Now, on a beautiful day like this one, two low-life white men were in Darin’s face and he was probably too drunk and confused to understand what was going on. He seemed to come to Paddy’s on autopilot. He got some kind of terrible pleasure out of it, as if this was the way he secretly believed he should be treated.
I walked on over.
Darin was drunker than I thought, weaving back and forth, leaning on the fender of his yellow Olds to keep himself from falling down into the slushy street.
“Why don’t you get in your car, Darin?” I said. “I’ll call Lurlene and she can come and get you.”
“You get your ass out of here, McCain,”
Paddy, Sr., said. “This buck wouldn’t be here if that judge of yours hadn’t got all them court orders against Cliff Sykes.”
“‘Bout time we started handling things our way,”
Paddy, Jr., said. “The way they handle ‘em down in Mississippi and Alabama.”
“‘Til the Jews went down there and started stirring up the coons, anyway,” Paddy, Sr., said. Darin was six-three and probably weighed 180 or 190, so it was quite a swing.
He’d have shattered Paddy, Sr.’s jaw if the punch had connected. But Darin was off-balance when he threw it and he also slipped on the ice. He followed his punch, ending up on one knee.
Paddy, Jr., moved quickly, raising his foot, ready to catch Darin a good one in the face or chest. Paddy, like his father, was round, sloppy and had a face made for sneering. My rage was right there waiting for me. I supposed Paddy, Jr., could take me in a prolonged fight, but my small size worked for me here. I was faster than he was.

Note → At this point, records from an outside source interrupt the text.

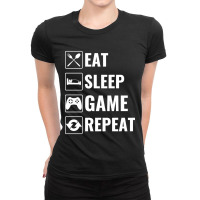 Eat Sleep Game Repeat-gbmx8 Ladies Fitted T-shirt | Artistshot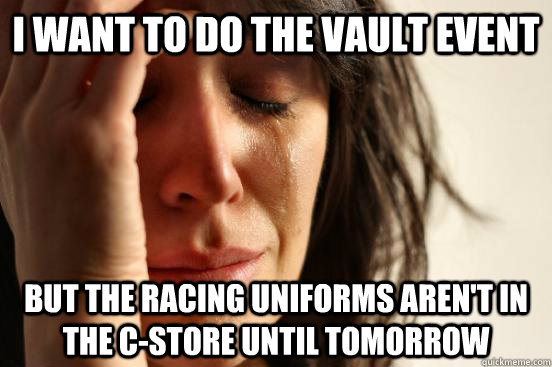 i want to do the vault event but the racing uniforms aren't in the c-store until tomorrow  First World Problems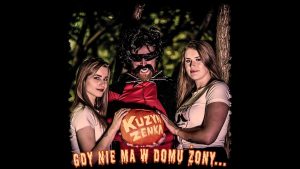 KUZYN ZENKA - Gdy Nie Ma W Domu Żony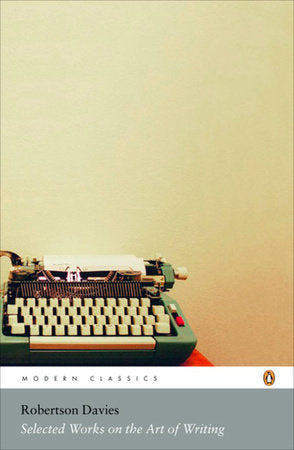 Selected Works On the Art of Writing Paperback by Robertson Davies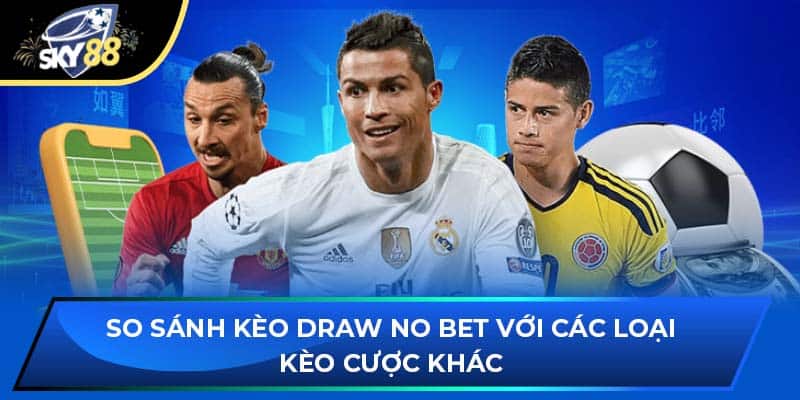 So sánh Kèo Draw No Bet với các loại kèo cược khác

I took the leg he was just about to use on Darin and yanked it out from under him. He sat down on the ice, shocked, enraged and humiliated. He was wearing a new pair of cowboy boots, a new western shirt with fancy piping and a new white Stetson, pretty much the same thing he and his father always wore.
Paddy, Jr., called me a lot of names in a very short time. His father came over and started helping him up. By this time, a number of customers had started wandering out of the small dirty-brick tavern. This was like an extra session of the professional wrestling they watched every Friday night down at the armory. And this was free.
Darin couldn’t even get to his feet. I walked over and got one of my arms under one of his and proceeded to inflict a hernia on myself.
Somehow I got him to his feet and inside the car. He kept muttering things that I didn’t understand at all. I told him, “Get over on the passenger side.”
“I can drive, man.”
“Sure, you can, Darin. Now get your ass over there.”
“I’d watch that white mouth of yours, man.”
“Just slide the hell over.”
Paddy Hanratty, Sr., was smiling.
“He’s all yours, McCain. How you like bein’ a chauffeur for a coon? Isn’t it usually the other way around?”
All the customers standing around found this wonderfully hilarious. They were nudging each other in ludicrous exaggerated ways.
The only one not smiling was Paddy Hanratty, Jr. I’d messed up his cowboy outfit and he was mad. “This isn’t over by a long shot, McCain.”
I got the key in the ignition. The car barely started. The fine yellow Olds Darin had driven into town a few years ago had now deteriorated just as much as its owner. It hadn’t been tuned up for a long time. The windshield was cracked. The floorboards were muddy. Empty beer cans littered the backseat. A Chicago Bears brochure was angrily mashed up in a corner.
It was four years old, dating from about the time Darin had tried out for the pros. He was great high school material, solid college material, but no material at all for the pros. Those guys brunch on iron bars.